Marshal Sinaga | Some Notes on Deriving Evidence Lower Bound (ELBO)

Bayesian inference approximation commonly relies on variational inference. This technique requires us to maximize evidence lower bound (ELBO). This article discusses three ways to derive ELBO. The outline is arranged as follows. First, we briefly highlight the motivation of variational inference. Subsequently, we provide three ways to derive ELBO. Finally, we end this article by a conclusion.

Background

Performing Bayesian inference requires us to compute posterior distribution. Inference can be thought as a process to quantify unknown variables given the observed variables. Let \(\mathcal{D} = \{x_i\}_{i=1}^{N}\) be a dataset contains \(N\) data points. We can view \(\mathcal{D}\) as the observed variables. Subsequently, we assume there is unobserved parameters \(\theta \in \Theta\) that provide explanations for \(\forall x \in \mathcal{X}\) in general. Inference aims to estimate \(\theta\) given the observations \(\mathcal{D}\). Performing inference under Bayesian theorem provides us a tool to quantify the uncertainty about \(\theta\). Therefore, Bayesian inference is treated as a probabilistic model. The core of Bayesian inference is to evaluate the posterior distribution \(p(\theta \vert \mathcal{D})\). This evaluation requires the likelihood \(p(\mathcal{D} \vert \theta)\), prior distribution \(p(\theta)\), and marginal distribution \(p(\mathcal{D})\). The likelihood tells the probability of \(\mathcal{D}\) given a certain \(\theta\). Meanwhile, prior \(p(\theta)\) provides our belief about \(\theta\) before we perform the inference. The third one is marginal distribution \(p(\mathcal{D})\) which represents the probability \(\mathcal{D}\) without the conditioning constraint. By applying Bayes’s theorem, we can write \(p(\theta \vert \mathcal{D})\) as:

\begin{equation} \label{eq:posterior-distribution} p(\theta \vert \mathcal{D}) = \frac{p(\mathcal{D}, \theta)}{p(\mathcal{D})} = \frac{p(\mathcal{D} \vert \theta) p(\theta)}{p(\mathcal{D})} \end{equation}

Under the assumption that each data point \(x_i\) is i.i.d., we have \(p(\mathcal{D} \vert \theta) = \prod_{i=1}^{N} \, p(x_i \vert \theta)\). It seems like we are done with the problem. However, computing posterior distribution directly is not feasible.

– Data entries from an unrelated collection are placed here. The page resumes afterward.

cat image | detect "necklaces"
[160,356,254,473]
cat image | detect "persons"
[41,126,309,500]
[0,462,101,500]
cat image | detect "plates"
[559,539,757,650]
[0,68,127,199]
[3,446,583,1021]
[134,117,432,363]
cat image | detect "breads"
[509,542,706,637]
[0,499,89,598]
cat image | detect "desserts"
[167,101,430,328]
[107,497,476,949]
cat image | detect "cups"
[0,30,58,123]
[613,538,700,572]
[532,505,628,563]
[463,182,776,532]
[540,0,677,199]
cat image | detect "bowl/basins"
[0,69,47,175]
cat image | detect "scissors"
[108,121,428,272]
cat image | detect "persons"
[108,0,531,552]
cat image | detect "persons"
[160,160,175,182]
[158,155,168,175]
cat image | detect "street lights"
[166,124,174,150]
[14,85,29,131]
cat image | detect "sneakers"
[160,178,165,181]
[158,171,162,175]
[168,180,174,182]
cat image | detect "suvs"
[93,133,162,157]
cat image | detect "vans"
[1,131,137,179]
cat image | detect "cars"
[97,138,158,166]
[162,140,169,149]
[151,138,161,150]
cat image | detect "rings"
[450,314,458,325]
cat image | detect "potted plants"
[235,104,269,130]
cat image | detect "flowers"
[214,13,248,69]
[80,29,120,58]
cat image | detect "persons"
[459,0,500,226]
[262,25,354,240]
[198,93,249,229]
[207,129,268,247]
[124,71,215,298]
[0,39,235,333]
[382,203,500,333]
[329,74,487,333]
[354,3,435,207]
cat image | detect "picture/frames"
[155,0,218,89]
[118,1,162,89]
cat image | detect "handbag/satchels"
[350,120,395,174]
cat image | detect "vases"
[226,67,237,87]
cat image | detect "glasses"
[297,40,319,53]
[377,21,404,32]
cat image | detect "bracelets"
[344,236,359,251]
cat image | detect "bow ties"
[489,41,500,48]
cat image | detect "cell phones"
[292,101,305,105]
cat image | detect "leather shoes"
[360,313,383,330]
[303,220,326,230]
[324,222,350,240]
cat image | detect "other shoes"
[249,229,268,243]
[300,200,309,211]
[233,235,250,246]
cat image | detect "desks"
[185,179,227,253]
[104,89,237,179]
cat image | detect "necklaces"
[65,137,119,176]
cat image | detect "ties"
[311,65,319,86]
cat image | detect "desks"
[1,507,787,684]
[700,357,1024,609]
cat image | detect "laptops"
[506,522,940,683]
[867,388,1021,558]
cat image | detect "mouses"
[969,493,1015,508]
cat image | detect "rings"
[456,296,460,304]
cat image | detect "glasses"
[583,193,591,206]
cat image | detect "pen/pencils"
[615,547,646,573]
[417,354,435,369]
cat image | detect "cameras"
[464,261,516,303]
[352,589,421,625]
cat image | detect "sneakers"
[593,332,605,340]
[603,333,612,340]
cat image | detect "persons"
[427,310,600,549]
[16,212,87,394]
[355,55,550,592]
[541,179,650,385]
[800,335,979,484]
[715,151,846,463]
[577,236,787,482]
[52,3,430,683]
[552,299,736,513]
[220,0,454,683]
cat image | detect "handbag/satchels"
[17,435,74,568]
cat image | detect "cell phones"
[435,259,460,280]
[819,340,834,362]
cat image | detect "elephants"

Posterior distribution has a problem with computation intractability and we need variational inference to solve the issue. We obtain the marginal distribution \(p(\mathcal{D})\) by integrating \(p(\mathcal{D}, \theta)\) over all possible \(\theta\). Formally, we can write \(= \int p(\mathcal{D}, \theta) d\theta = \int p(\mathcal{D} | \theta) p( \theta) d\theta\). Evaluating the distribution is often intractable. Intractablity can have two meanings:

The marginal distribution \(p(\mathcal{D})\) has no closed-form solution.
The marginal distribution is computationally intractable (especially when \(x\) is high-dimensional). Look at [Blei, 2016] for more details

We mitigate the intractability with the help of variational inference. Variational inference approximate the posterior \(p(\theta \vert \mathcal{D})\) by using a variational distribution \(q_{\phi} \in \mathcal{Q}\) parameterized by \(\phi\). Commonly, the variational distribution has a simpler form and relatively easy to compute. The goal is to find \(q^* \in \mathcal{Q}\) that is closest to \(p(\theta \vert \mathcal{D})\). For now, let’s just assume there is a function \(D[. \| .]\) that is able to measure the closeness between \(q_{\phi}(\theta)\) and \(p(\theta \vert \mathcal{D})\). The idea is to choose the parameters \(\phi\) from the parameter space \(\Phi\) that minimizes \(D[q_{\phi}(\theta) \| p(\theta \vert \mathcal{D})]\). Mathematically, we can write the objective of variational inference as follows:

\begin{equation} \label{eq:variational-inference} q^* = \underset{\phi \in \Phi}{\text{min}} \, D[q_{\phi}(\theta) | p(\theta \vert \mathcal{D})] \end{equation}

Now our inference problem turns into an optimization problem. Figure below gives an illustration of variational inference. We start with an initialized distribution \(q\). Eventually, we obtain \(q^*\) through optimization process. By doing approximation, we trade some accuracy with a more efficient computation. But, how do we define \(D[. \| .]\) ?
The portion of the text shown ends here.